» TEXTO SELECCIONADO
>>

El español contiene distintas consonantes que comparten la misma fonética, lo que da lugar a errores ortográficos que, inmediatamente, son criticados por los puristas del uso culto del idioma. La diferencia fonética entre "mágico" y "Méjico", aparte de la vocal, son esas consonantes distintas que se pronuncian de manera idéntica. Esta singularidad no representa mayor trascendencia en el ámbito doméstico de la comunicación, pero en ocasiones da lugar a faltas ortográficas que aparecen en el momento más inoportuno, como el sucedido hace unos días en la inauguración del VII Congreso Internacional de la Lengua Española (CILE), que se celebró en Puerto Rico.
El rótulo que figuraba sobreimpresionado en la imagen que retransmitía la televisión de aquel país, durante la intervención del Rey de España, contenía la incorrección de escribir “magestad” por majestad. Una falta de ortografía que ha dado la vuelta al mundo por producirse, precisamente, en un congreso mundial sobre el idioma español.

<<

» TAREA
Reemplaza "Rey de España" por "monarca español" en el texto sobre la falta de ortografía en el congreso y copia todo lo que va desde "El rótulo que" hasta "el idioma español.". El material que viene a continuación es independiente del texto.

» MATERIAL ADJUNTO
>>

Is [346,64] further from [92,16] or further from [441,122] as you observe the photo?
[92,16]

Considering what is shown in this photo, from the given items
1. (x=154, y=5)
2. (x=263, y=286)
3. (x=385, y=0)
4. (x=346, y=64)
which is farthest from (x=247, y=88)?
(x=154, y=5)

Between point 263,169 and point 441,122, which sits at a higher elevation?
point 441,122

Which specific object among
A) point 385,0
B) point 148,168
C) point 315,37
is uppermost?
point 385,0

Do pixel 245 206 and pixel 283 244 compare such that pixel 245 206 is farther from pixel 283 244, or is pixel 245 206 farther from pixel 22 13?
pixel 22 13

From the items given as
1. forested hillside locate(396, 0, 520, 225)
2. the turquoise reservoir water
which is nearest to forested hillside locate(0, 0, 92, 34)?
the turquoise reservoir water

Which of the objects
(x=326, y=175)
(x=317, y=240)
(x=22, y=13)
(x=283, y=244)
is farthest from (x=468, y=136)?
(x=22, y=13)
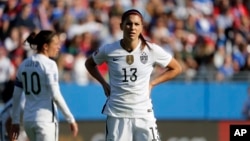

<<

» RESPUESTA ESCRITA
El rótulo que figuraba sobreimpresionado en la imagen que retransmitía la televisión de aquel país, durante la intervención del monarca español, contenía la incorrección de escribir “magestad” por majestad. Una falta de ortografía que ha dado la vuelta al mundo por producirse, precisamente, en un congreso mundial sobre el idioma español.